Si dice che la katana sia l’anima del samurai e questo è probabilmente il motivo per cui anche i mecha ne portano una. La chiave di lettura di questa affermazione deve partire dal presupposto che la spada giapponese sia prima di tutto un concetto immateriale, lo strumento che il guerriero utilizza per riconoscere la propria Via; non certo unicamente, o principalmente, una semplice arma.
Il più rappresentativo degli oggetti giapponesi è rimasto sostanzialmente invariato per una buona parte dell’ultimo millennio. Lama adatta a colpire di taglio da cavallo, perenne memento delle origini nomadiche del popolo di Yamato. Forgiata ad oltre 800 gradi secondo un procedimento segreto e leggendario, costituita da numerosi strati di acciaio più o meno carbonifero, incredibilmente durevole ed affilata. Veniva portata nel fodero con la lama rivolta verso l’alto, sempre pronta ad una rapida e letale estrazione. Non era un’arma che si prestasse a duelli di lunga durata: il Bushidō ha sempre codificato scontri rapidi e definitivi, non la sopravvivenza grazie ad espedienti protettivi come l’usbergo, l’elmo o lo scudo. Eppure, un samurai in equipaggiamento completo indossa armature impressionanti, spettacolari copricapi cornuti, alati, sormontati da castelli, draghi, mostri.

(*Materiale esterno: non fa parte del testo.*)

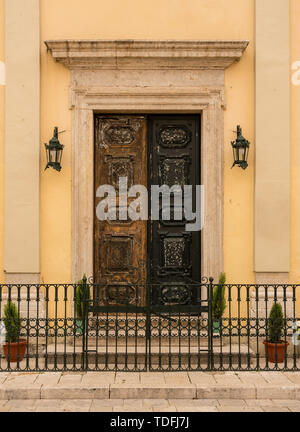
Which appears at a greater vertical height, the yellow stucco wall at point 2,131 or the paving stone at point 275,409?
the yellow stucco wall at point 2,131

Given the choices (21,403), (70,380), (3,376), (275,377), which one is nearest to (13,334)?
(3,376)

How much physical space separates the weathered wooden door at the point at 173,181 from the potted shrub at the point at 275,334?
4.68 feet

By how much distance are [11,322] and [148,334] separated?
73.0 inches

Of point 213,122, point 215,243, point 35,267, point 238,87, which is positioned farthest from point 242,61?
point 35,267

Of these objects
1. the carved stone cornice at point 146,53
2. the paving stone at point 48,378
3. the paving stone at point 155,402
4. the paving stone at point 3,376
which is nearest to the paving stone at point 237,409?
the paving stone at point 155,402

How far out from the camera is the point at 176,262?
8.16m

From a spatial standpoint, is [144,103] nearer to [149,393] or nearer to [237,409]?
[149,393]

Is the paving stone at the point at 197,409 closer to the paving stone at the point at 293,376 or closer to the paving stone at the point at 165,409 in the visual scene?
the paving stone at the point at 165,409

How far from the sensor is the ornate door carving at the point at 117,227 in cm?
812

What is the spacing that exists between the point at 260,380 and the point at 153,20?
5223mm

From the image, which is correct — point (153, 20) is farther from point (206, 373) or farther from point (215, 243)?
point (206, 373)

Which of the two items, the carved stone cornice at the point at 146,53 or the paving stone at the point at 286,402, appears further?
the carved stone cornice at the point at 146,53

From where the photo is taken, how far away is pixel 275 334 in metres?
7.04

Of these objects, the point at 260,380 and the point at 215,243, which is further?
the point at 215,243
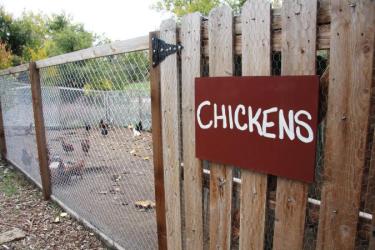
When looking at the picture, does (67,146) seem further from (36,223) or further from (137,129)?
(137,129)

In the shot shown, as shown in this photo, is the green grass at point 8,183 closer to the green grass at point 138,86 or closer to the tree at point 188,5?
the green grass at point 138,86

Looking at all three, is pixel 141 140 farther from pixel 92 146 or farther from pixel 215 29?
pixel 215 29

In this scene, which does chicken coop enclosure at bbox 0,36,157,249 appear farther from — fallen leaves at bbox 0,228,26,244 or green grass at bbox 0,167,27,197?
fallen leaves at bbox 0,228,26,244

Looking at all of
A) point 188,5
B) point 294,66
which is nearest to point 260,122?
point 294,66

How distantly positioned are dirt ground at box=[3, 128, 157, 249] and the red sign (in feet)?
3.93

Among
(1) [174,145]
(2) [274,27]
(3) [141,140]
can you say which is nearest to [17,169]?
(3) [141,140]

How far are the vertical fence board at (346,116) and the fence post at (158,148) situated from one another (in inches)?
46.5

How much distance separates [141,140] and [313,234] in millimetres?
1888

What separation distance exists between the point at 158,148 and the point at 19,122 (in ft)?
14.9

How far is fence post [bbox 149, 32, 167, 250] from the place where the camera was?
226 centimetres

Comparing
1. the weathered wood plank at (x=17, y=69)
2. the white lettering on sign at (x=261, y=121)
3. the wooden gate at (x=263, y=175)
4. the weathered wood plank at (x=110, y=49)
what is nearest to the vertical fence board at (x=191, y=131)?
the wooden gate at (x=263, y=175)

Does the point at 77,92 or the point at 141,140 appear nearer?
the point at 141,140

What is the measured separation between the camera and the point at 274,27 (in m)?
1.57

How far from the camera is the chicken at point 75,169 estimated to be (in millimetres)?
4324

Indossa maschere demoniache, porta armi sproporzionate e gigantesche… Si potrebbe quasi dire che nel momento in cui il kami (dio) della guerra si risvegliava al suono dei tamburi taikō la sua furia ed il suo spirito combattivo dessero forma materiale a schiere di creature terrificanti ed inumane, in grado di mettere in fuga un nemico impressionabile senza bisogno di combattere una sola battaglia.
Un mecha d’altra parte, secondo il significato ormai internazionale del termine, è un possente robot guerriero, generalmente giapponese. Può essere di origini mistiche o tecnologiche, disporre di risorse supereroistiche o militarmente credibili, talvolta è quasi indistruttibile e qualche altra in poco tempo finisce persino le munizioni, ma una cosa è certa: è un moderno samurai in armatura ed in ultima analisi ha sempre una sua katana, qualunque siano le caratteristiche e l’aspetto di quest’ultima.